Marina: it was God who saw you Torio. He keeps eternal watch over the dead.
Torio: Why should God keep watch over the dead? Why not you and me who are still alive?
Marina: Oh…what you did is a horrible sacrilege! If you die, heaven will surely not receive your
soul…Yes, if you die, even hell would refuse your damned soul!
Torio: (mad) Why do you always say “if you die” “if you die”? Do you really want me to die?
Torio: (vehemently) You really want to get rid of me, don’t you? (Marina, throughout, tries to
interrupt—in vain) Now I see that you two have been waiting for me to die so you could live together!
Maybe a little wound like this can put me into bed. You’re praying—praying that I will die. But I’ll
disappoint you both! I will live on and on if only to punish you by denying you the chance to live
together! I’m still young! I have hundred years before me! Not all the dead in the world can drag me to
the grave! (his raving rises in pitch) I dare them! Yes, I dare all the dead whom I offended to take me!
(raving mad, shouts through the window) Take me if you can! I despise all of you! Oh, that you were all
alive now and suffering in life! (suddenly collapses).
Carding: (at Torio’s side) Torio! (to Marina) Get some water quick! (Marina gets water as Carding tries
to revive him. Then makes him drink.)
Torio: (he comes to, sees Marina and speaks between gasps) I’m all right…They cannot take me…I’m
not willing to go yet. (looks around blindly) Where’s Carding? Has he gone?
Torio: I thought…. you had left… You are not mad at me…are you?

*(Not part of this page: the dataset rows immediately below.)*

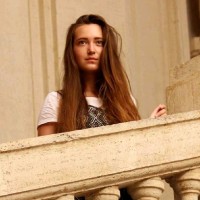 Evgeniia Stupak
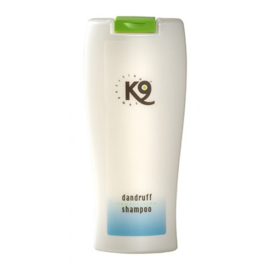 K9 Dandruff Shampoo 300ml -Anti roos shampoo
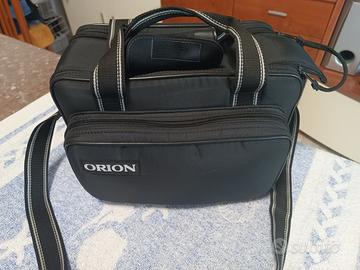 Borsa tracolla Orion per videocamera/fotocamera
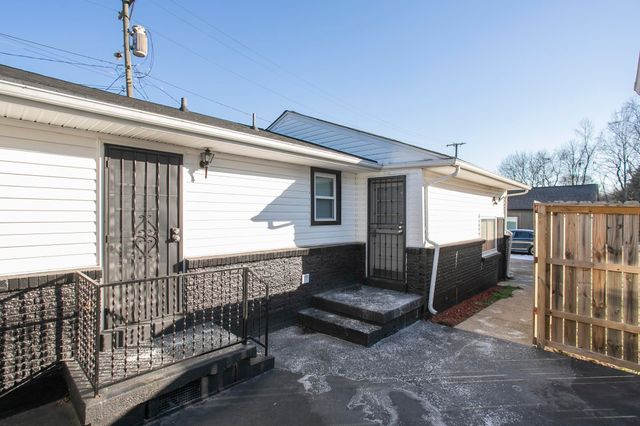 1111 Westchester Dr, Nashville, TN 37207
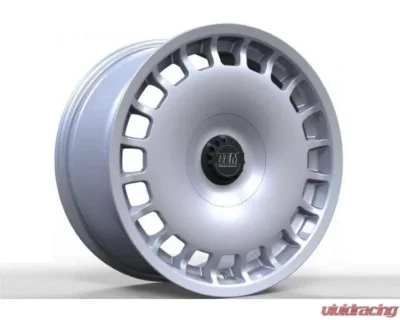 DTM Raderwerkz RW01 Wheel 17x8.5 5x108| 5x120 35mm Silver - RW01SL17X855X120DRILL5108ET35CB726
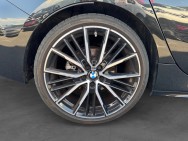 BMW d'occasion SERIE 1 118D EDITION SPORT BA de 2024 Genevois (74)﻿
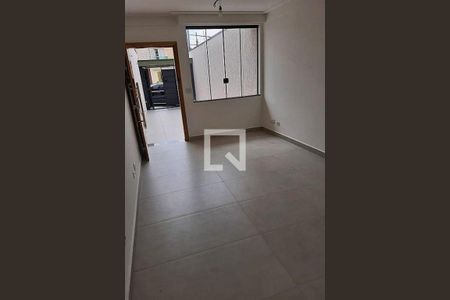 Casa à venda com 3 quartos, 110m² em Vila Alpina, São Paulo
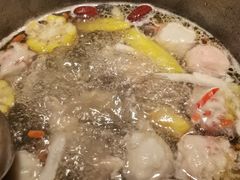 -原味主张椰子鸡·脆皮文昌鸡煲(友谊广场店)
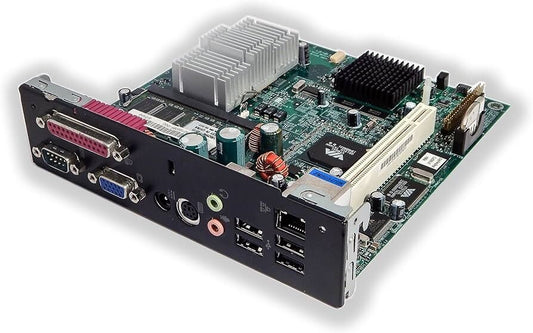 HP Desktop Motherboard - 48-3E701-011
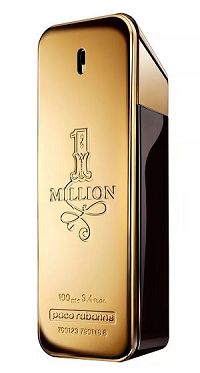 1 Million 100ml - Perfume Masculino - Eau De Toilette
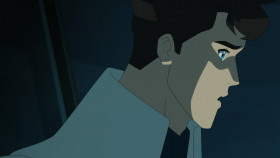 My Adventures with Superman S02E09 1080p HEVC x265-MeGusta EZTV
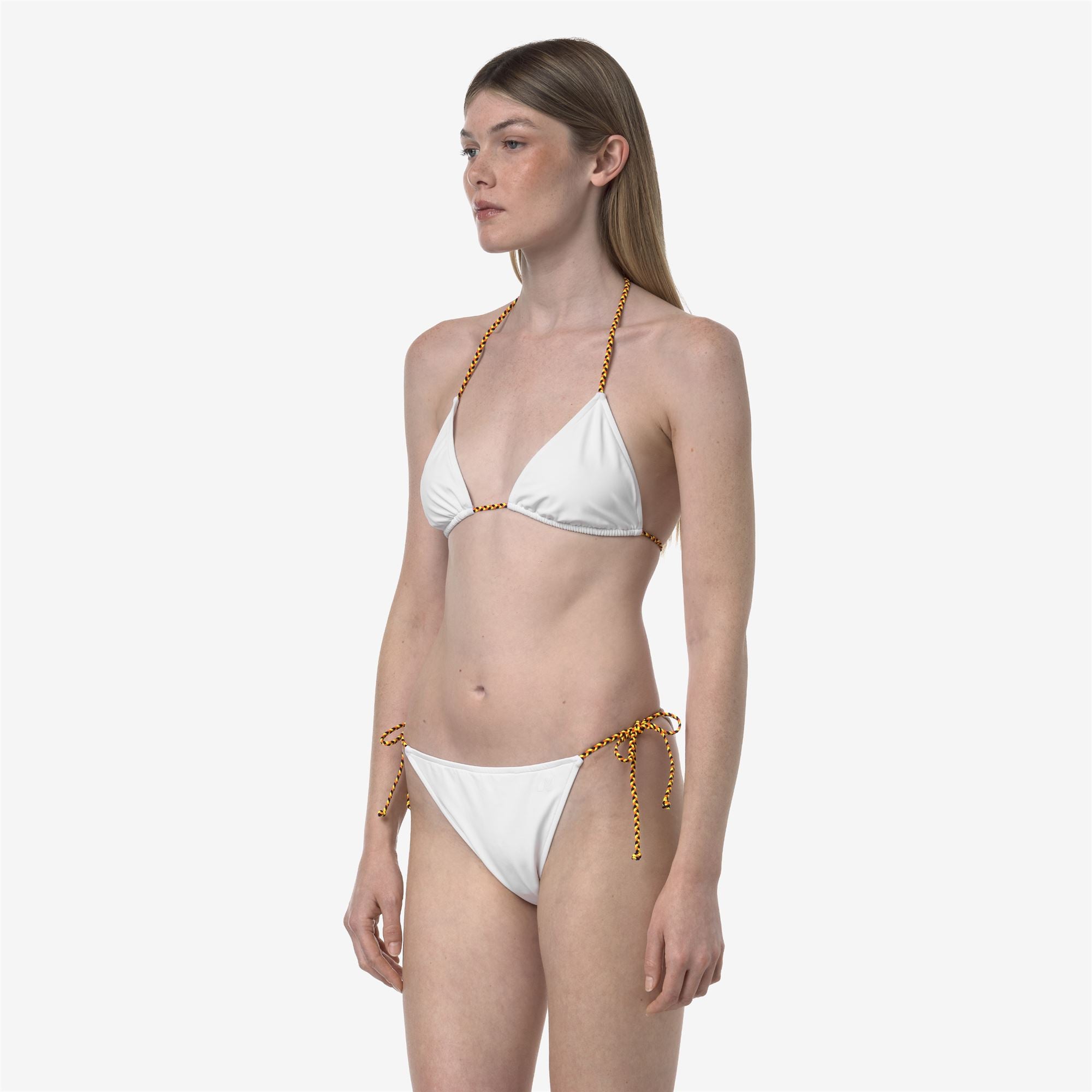 Bathing Suits_WOMAN_ETRE BEACH_Bikini_White - Commercial 5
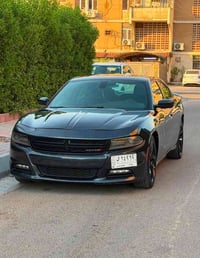 تشارجر SXT • ٢٠١٩ • بدون ايرباك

Carding: You don’t have to explain. I understand very well. Try not to talk…you need rest.
Torio: Yes, I feel tired…You two talk together…I’ll take a short nap… (to Marina) Wake me up when he’s
ready to leave, Marina…
(Torio closes his eyes; suddenly his head and his arm fall over the edge of the cot)
Marina: (screams, shaking him) Torio! Wake up, Torio! Wake up! (flings her body on him and cries over
the body for a time; later, Carding pulls her away and covers the body as Marina, now calmed, watches.)